* CHALLENGE 1:
Answer these questions using the post on daily productivity below, one answer per line and marked to match:
(a) What date appears at the top of the post?
(b) How many ways to get more done does the post promise?
(c) Until what meal does the post say to wait before the first e-mail check of the day?
* CHALLENGE 2: In the post on daily productivity below, list every interruption named as life intervening after the morning's to-do list is made.

* PAGE:
September 11th, 2007 · 8 comments

A common complain I hear from students: “There just isn’t enough time in the day to get everything done!”

It’s a sad story: The morning starts optimistic. You sketch out a large, ambitious to-do list. Then life intercedes. “Important” e-mails come in. Friends drop by. A surprise meeting. By the time midnight rolls around very little actually got done.

This can be incredibly frustrating! Fortunately, much of this frustration can be avoided with the right habits. Here are 5 simple ways to extract more productivity from your day:

  1. Exile E-mail
    You are not a CEO. No disasters will occur if your incoming messages are not immediately read. Wait until lunch to check your e-mail for the first time in the day. Spend the morning in classes and working. After lunch, wait until dinner to check it again. Spend the afternoon in classes in working. After dinner, when you settle down to relax, go nuts. Check it as often as you want. Wire your blackberry directly to your frontal lobe. Whatever. You’ll be surprised how much more you get done during the day without this constant distraction.

* GIVEN DATA:
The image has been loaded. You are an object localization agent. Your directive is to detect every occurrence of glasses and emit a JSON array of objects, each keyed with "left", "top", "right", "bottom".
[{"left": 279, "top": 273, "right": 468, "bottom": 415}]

* FINISHED ANSWER 1:
(a) September 11th, 2007
(b) 5
(c) Lunch

* FINISHED ANSWER 2:
- "Important" e-mails coming in
- Friends dropping by
- A surprise meeting